Transcribe the part of the material that opens with the line containing "From the available options" and closes with the line containing "4.57 meters", with both of those lines included.

-----

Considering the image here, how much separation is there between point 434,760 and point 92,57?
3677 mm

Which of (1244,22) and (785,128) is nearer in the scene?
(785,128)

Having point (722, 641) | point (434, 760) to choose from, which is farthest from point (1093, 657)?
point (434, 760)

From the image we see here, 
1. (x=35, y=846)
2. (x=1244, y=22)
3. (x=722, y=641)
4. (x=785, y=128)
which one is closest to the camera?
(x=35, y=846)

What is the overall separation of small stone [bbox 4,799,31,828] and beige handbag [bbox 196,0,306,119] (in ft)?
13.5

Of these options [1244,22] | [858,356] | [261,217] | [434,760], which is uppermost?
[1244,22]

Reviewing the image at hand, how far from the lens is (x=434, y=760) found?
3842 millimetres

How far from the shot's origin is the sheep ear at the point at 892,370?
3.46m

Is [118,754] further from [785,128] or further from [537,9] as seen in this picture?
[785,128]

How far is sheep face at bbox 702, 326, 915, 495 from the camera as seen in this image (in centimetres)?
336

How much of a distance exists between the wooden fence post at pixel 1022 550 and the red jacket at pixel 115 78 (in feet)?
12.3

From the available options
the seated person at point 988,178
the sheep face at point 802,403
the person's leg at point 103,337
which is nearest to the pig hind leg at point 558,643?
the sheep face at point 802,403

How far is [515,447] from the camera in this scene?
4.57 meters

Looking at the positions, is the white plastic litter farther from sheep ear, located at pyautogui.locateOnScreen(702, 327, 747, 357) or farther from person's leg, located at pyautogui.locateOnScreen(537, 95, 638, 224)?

-----

#### Correct response
From the available options
the seated person at point 988,178
the sheep face at point 802,403
the person's leg at point 103,337
which is nearest to the pig hind leg at point 558,643?
the sheep face at point 802,403

How far is [515,447] from the camera in this scene?
4.57 meters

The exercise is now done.